We’ve talked a lot about understanding the value that your brand brings to developing your start-up. If you missed any of those conversations, you can pick them up here.

If the purpose of branding is to facilitate relationships that create emotional-value, then the way you go about developing your brand matters.

No matter what you’ve been told, what you’ve read or even what you’ve seen; there is no magic methodology, no silver-bullet or thaumaturgic process that will produce your brand. A brand is an imperfect, living, breathing organism, and each one takes a commensurate imperfect living, breathing, approach to it’s development.

Process Defined

A branding process is a systematic series of actions directed to an end of creating a “brand.” Typically this process is guided by some set of principles, tools and practices to meet a particular batch of deliverables. Processes are great at producing manufactured, impersonal and relatively predictive outcomes. Branding processes demonstrate a well thought out, defined, repeatable approach to solving a particular problem.

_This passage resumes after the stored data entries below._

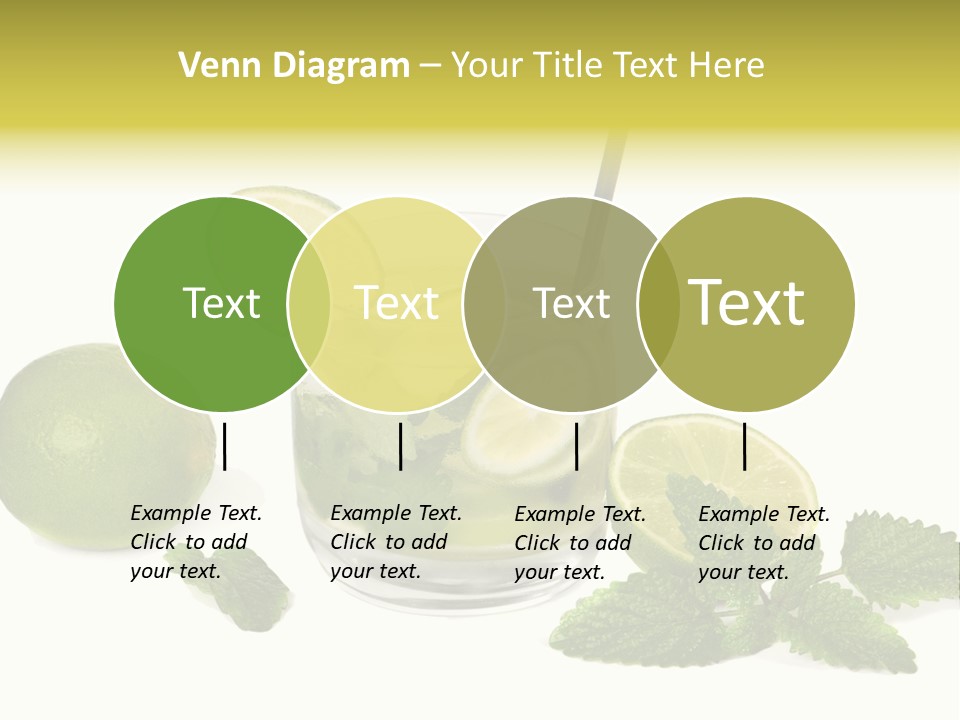 Venn Diagram – Your Title Text Here

Text

Text

Text

Text

Example Text. Click to add your text.

Example Text. Click to add your text.

Example Text. Click to add your text.

Example Text. Click to add your text.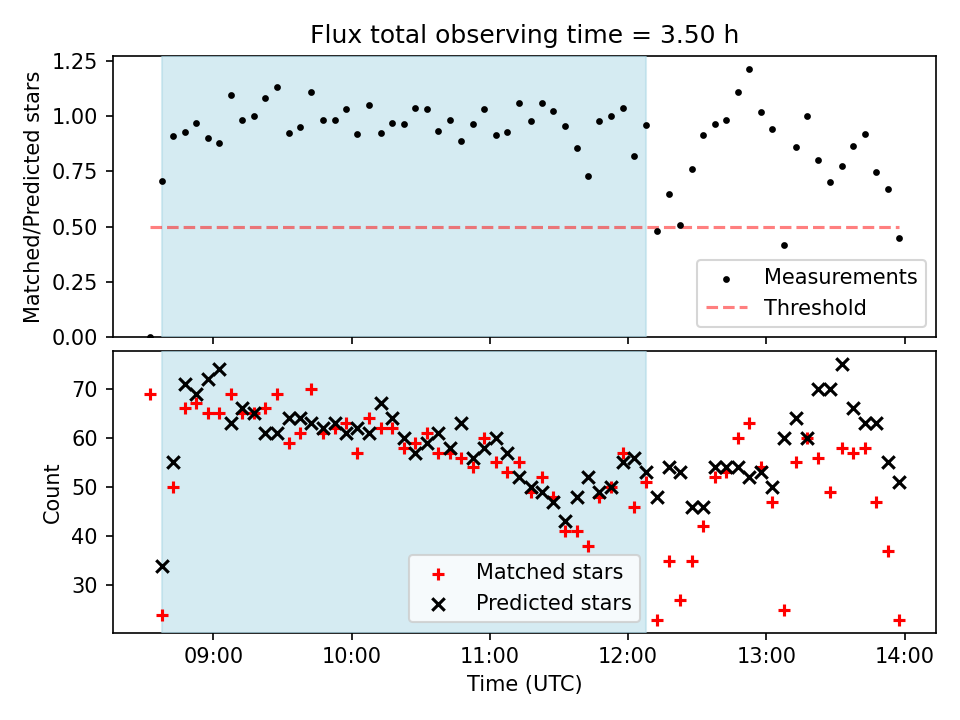 Flux total observing time = 3.50 h

Matched/Predicted stars

1.25
1.00
0.75
0.50
0.25
0.00

Measurements
Threshold

Count

70
60
50
40
30

Matched stars
Predicted stars

09:00
10:00
11:00
12:00
13:00
14:00

Time (UTC)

In fact, that’s the whole point of a process. To create a product that is consistent in shape, size, composition and aesthetic. Processed foods. Processing plants. Processing software. All are designed to take something imperfect and raw and magically turn it into something polished and uniform.

Framework Defined

A framework, on the other hand, is a loose and flexible structure which leaves room for other practices, ideas and tools to be included. A framework is a real or conceptual structure intended to serve as a support or guide for the building of something that expands the structure into something useful.

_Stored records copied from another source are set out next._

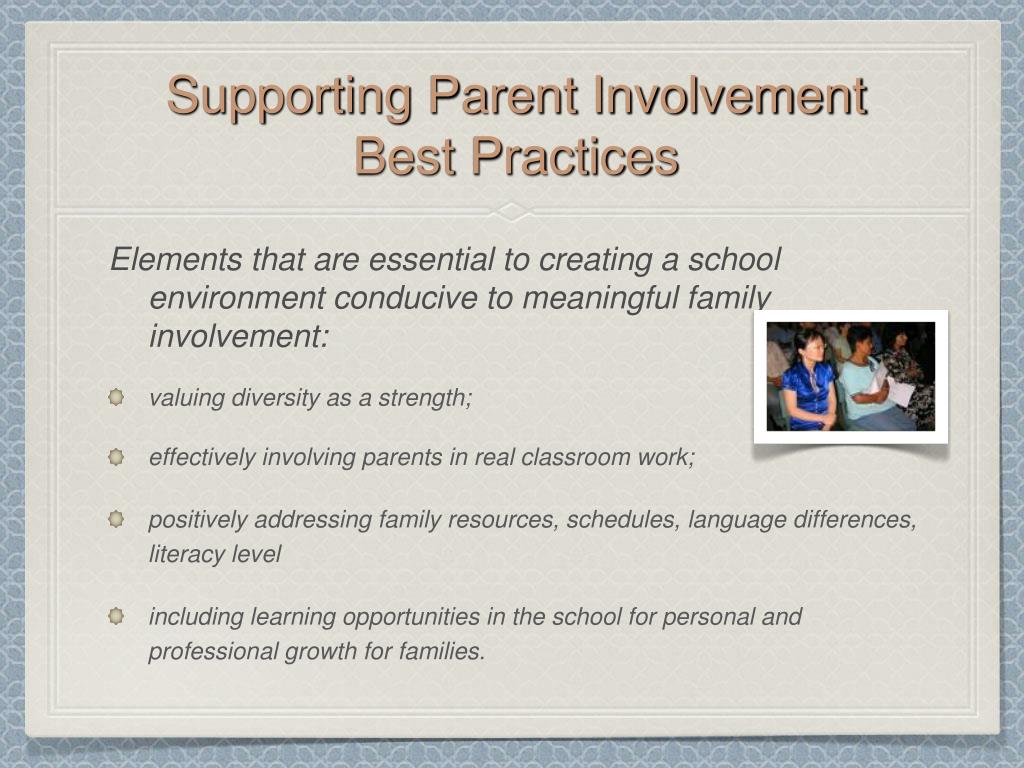 Supporting Parent Involvement Best Practices

Elements that are essential to creating a school environment conducive to meaningful family involvement:

valuing diversity as a strength;

effectively involving parents in real classroom work;

positively addressing family resources, schedules, language differences, literacy level

including learning opportunities in the school for personal and professional growth for families.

A branding framework is a collection of interrelated and overlapping concepts. It guides your research, hypotheses, experiments and rationales in your brand development, determining what things you will measure and what types of validation you will look for. The framework tends to guide what you notice and what you don’t notice in your brand development. In reality, a framework defines the sandbox you’ll play in.

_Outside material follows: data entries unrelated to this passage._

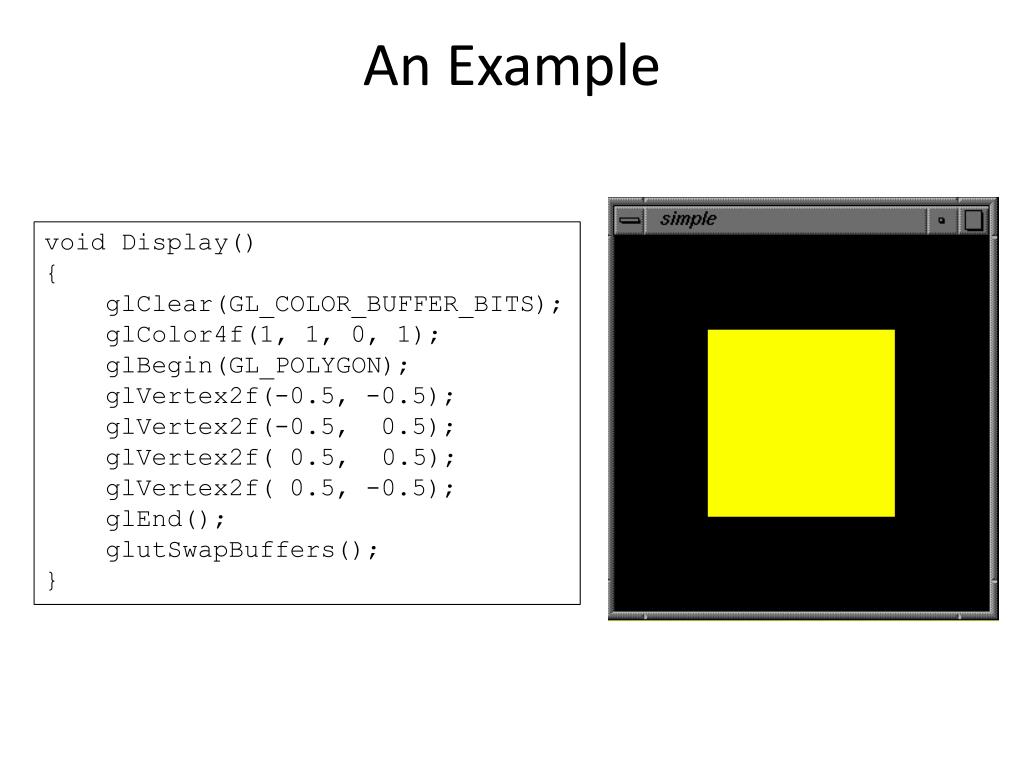 An Example

void Display()
{
glClear(GL_COLOR_BUFFER_BITS);
glColor4f(1, 1, 0, 1);
glBegin(GL_POLYGON);
glVertex2f(-0.5, -0.5);
glVertex2f(-0.5, 0.5);
glVertex2f( 0.5, 0.5);
glVertex2f( 0.5, -0.5);
glEnd();
glutSwapBuffers();
}

simple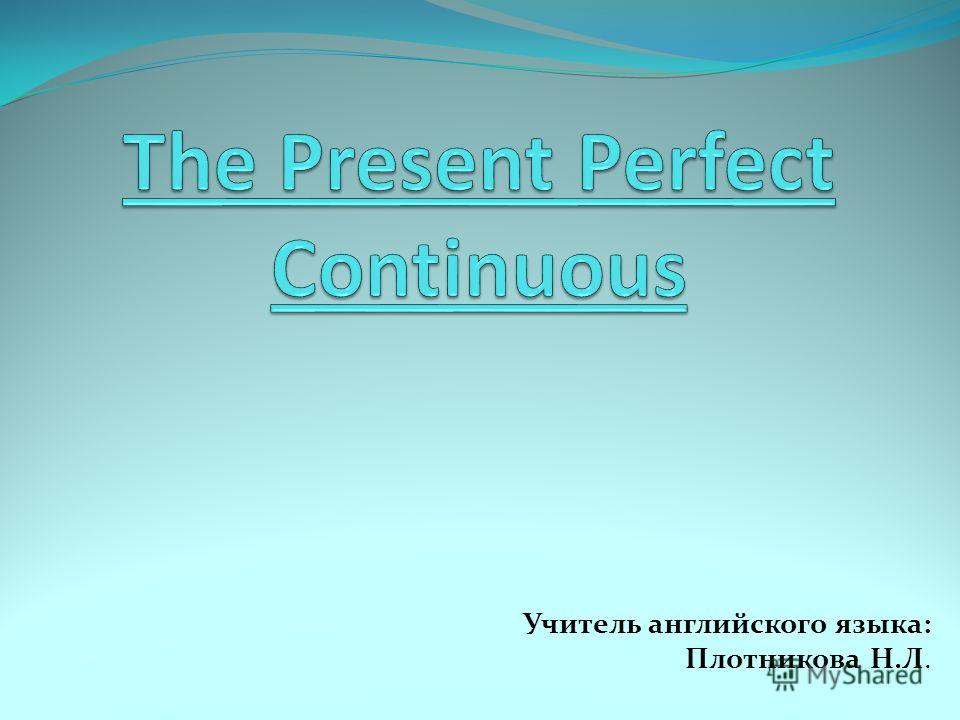 The Present Perfect Continuous

Учитель английского языка: Плотникова Н.Л.

MyShared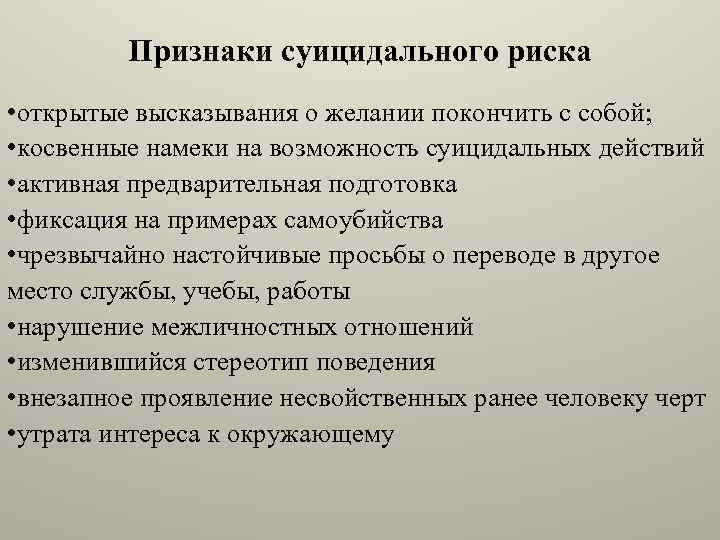 Признаки суицидального риска

•открытые высказывания о желании покончить с собой;
•косвенные намеки на возможность суицидальных действий
•активная предварительная подготовка
•фиксация на примерах самоубийства
•чрезвычайно настойчивые просьбы о переводе в другое место службы, учебы, работы
•нарушение межличностных отношений
•изменившийся стереотип поведения
•внезапное проявление несвойственных ранее человеку черт
•утрата интереса к окружающему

Branding Process vs Framework

Branding agencies tout their proprietary processes. Numerous “Our Process” portions of branding agencies’ websites usually herald their ability to make branding as simple as making a peanut butter and jelly sandwich. They boast about their skill in manufacturing you a perfect brand.

Even the concept of what a brand is gets boiled down to a set of deliverables: brand positioning, brand story, millennial strategy, brand architecture, brand identity system, brand promise, etc. A living, breathing, organic feeling (a brand) is reduced to a checklist in the hands of a process.

Yet branding isn’t about a process…and isn’t supposed to be easy. These empty check boxes only produce carbon-copy, manufactured, and over-processed – frankly – brandshit.

The truth is brand development is capital “D” Dirty. It’s about putting yourself and your team in a mindset of exploration, translation, cultivation and evolution. To build an extraordinary brand, it takes extraordinary amounts of hard work, intentionality and a whole lot of digging in the dirt.

That’s why a framework is so much more compelling than a process when it comes to brand development. Branding frameworks are powerful because they provide guidance while being flexible enough to adapt to changing conditions, new discoveries and breakthrough insights while utilizing vetted approaches.

Whereas processes create uniformity, frameworks create uniqueness.

If you want to create real relationships and real emotional-value, you have to break from uniformity and embrace uniqueness. Accept the fact that crafting your brand isn’t something that will come from a magic process, but instead something that will grow from the soil of a solid branding framework.

Work to develop your framework. Tinker and test. Play and putter. Dabble and doodle. Plant and prune. Allow yourself to live in a mode of regular discovery and exploration. This is what brand development is all about. Developing your brand is something that will be ongoing, imperfect and ever-evolving…and that’s just the way it should be.